|
Description
|
[johansen, 15Nov2007]
Jurassic, the NFS and e-mail server for ON developers, had a ton of spew in
its logfiles yesterday evening. We discovered that as a result of running
a debug kernel, and having dtlogin touch various devices, we were loading
the ohci driver about once a minute. Profiling the kernel at 997Hz, showed
a ton of stacks like this:
dtlogin
unix`tsc_read+0x3
genunix`gethrtime+0xd
unix`drv_usecwait+0x98
ohci`ohci_take_control+0xbd
ohci`ohci_init_ctlr+0x3b
ohci`ohci_attach+0x122
genunix`devi_attach+0x87
genunix`attach_node+0x123
genunix`i_ndi_config_node+0xe1
genunix`i_ddi_attachchild+0x67
genunix`devi_attach_node+0xfd
genunix`devi_config_one+0x2bd
genunix`ndi_devi_config_one+0xd8
devfs`dv_find+0x20f
devfs`devfs_lookup+0x69
genunix`fop_lookup+0xf2
genunix`lookuppnvp+0x351
genunix`lookuppnat+0x125
genunix`lookupnameat+0xb9
genunix`cstatat_getvp+0x160
1653
Looking at the paths passed to dv_find, we're able to see that we're trying
to connect USB floppy devices:
/floppy@5/disk@0,0:g 1
/floppy@5/disk@0,0:h 1
/floppy@5/disk@0,0:i 1
/floppy@5/disk@0,0:j 1
/floppy@5/disk@0,0:k 1
/pci108e,cb84@2/floppy@5/disk@0,0:g 1
/pci108e,cb84@2/floppy@5/disk@0,0:h 1
/pci108e,cb84@2/floppy@5/disk@0,0:i 1
/pci108e,cb84@2/floppy@5/disk@0,0:j 1
/pci108e,cb84@2/floppy@5/disk@0,0:k 1
(Jurassic has no floppy disk drives)
Each one of these calls results in invocations of drv_usecwait. As the
system runs around continuously binding these interrupts to cpus, it issues
many messages like this to the log:
Nov 9 08:26:16 jurassic-x4600 pcplusmp: [ID 803547 kern.info] pcplusmp: pciclas
s,0c0310 (ohci) instance 0 vector 0x15 ioapic 0x10 intin 0x15 is bound to cpu 4
The cpu number changes, depending upon which cpu is up next. We also manage
to keep one cpu in the kernel competely busy (100% sys in mpstat) as we
run around busy waiting for the interrupt to bind to each CPU. A quick
dtrace of a binding from CPUs 0-15 on jurassic shows us spending 105565000
microseconds busy waiting. That's 105 seconds of system CPU time burned
as we assign an interrupt to each CPU!
Ed Pilatowicz also took a look at this problem and offered the following comments:
looking at the ohci driver, it seems like it's a bug that
ohci_take_control() uses drv_usecwait(). here's the code:
---8<---
/* now wait for 5 seconds for InterruptRouting to go away */
for (wait = 0; wait < 5000; wait++) {
if ((Get_OpReg(hcr_control) & HCR_CONTROL_IR) == 0)
break;
drv_usecwait(1000);
}
---8<---
given the level of granularity that this code is going for it seems
like it shouldn't be using drv_usecwait() and busy waiting. the
the only reasons for using drv_usecwait() are if the caller is in
interrupt context or if the caller needs very fine granularity.

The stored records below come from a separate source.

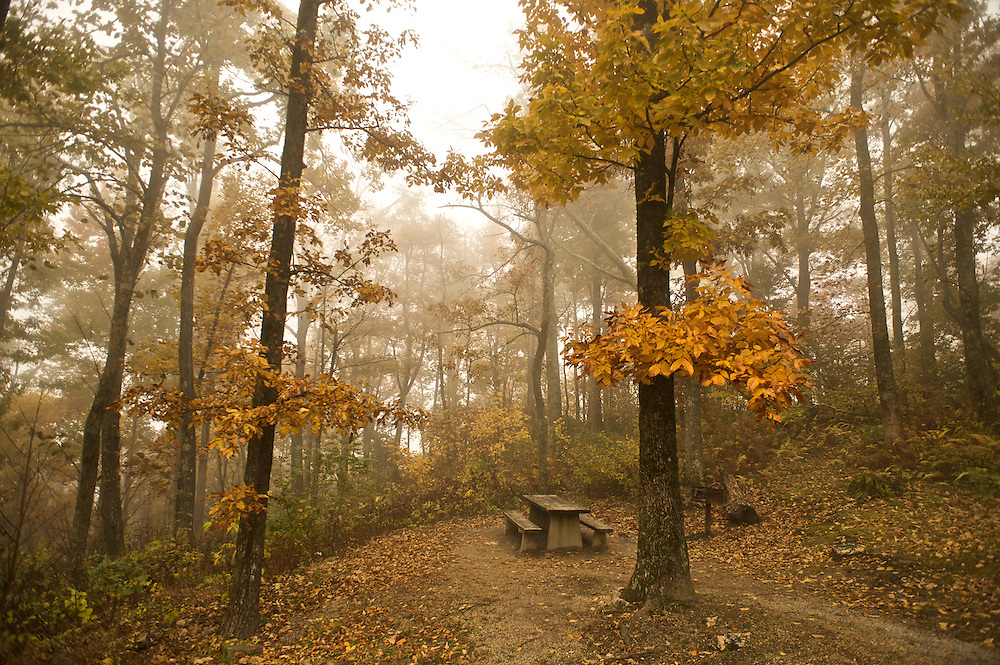 A picnic table and grill sit beneath the golden leaves of Fall at Table Rock, North Carolina
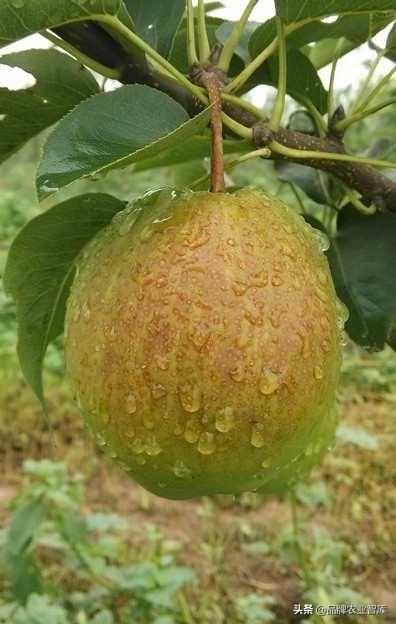 梨树新品种,新梨7号的引种表现及丰产栽培技术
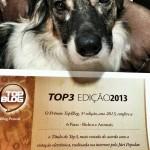 6 Patas fica em 3º no Top Blog Brasil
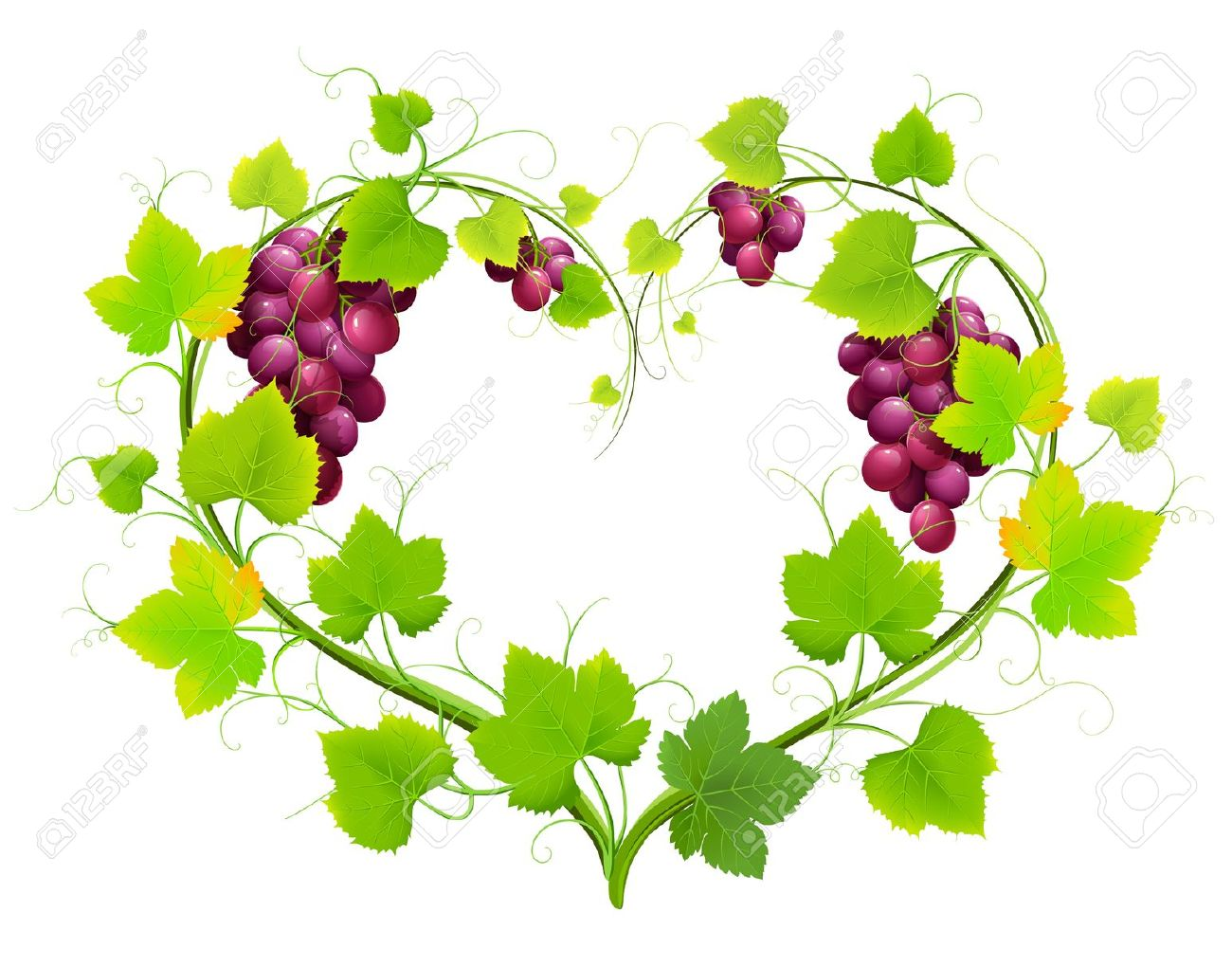 hight resolution of 1300x1020 grape vine vector clipart 71 clipart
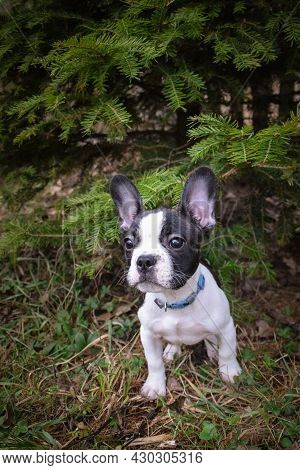 Photo Of Amazing Jung Boy French Buldog. He Is Sitting In The Nature.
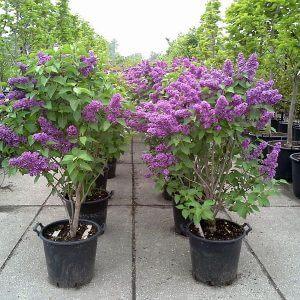syringa-vulgaris-ludwig-spaeth-container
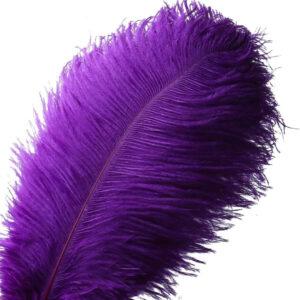 Steampunk Straussvogel-Feder lila
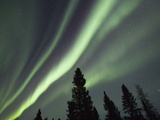 Northern Lights over Boreal Forest Photographic Print by Frank Lukasseck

neither appear to be the case here. looking at the ohci driver, it
appears to use drv_usecwait() all over the place with large timeout
values. it seems like it could easily use some other mechanism.
(delay(), cv_timedwait(), or a perhaps even a custom periodic timer
via ddi_periodic_add().)
It looks like this loop of 5 second waiting is a big part of the problem, and
is wasting a terrific amount of kernel CPU time.
|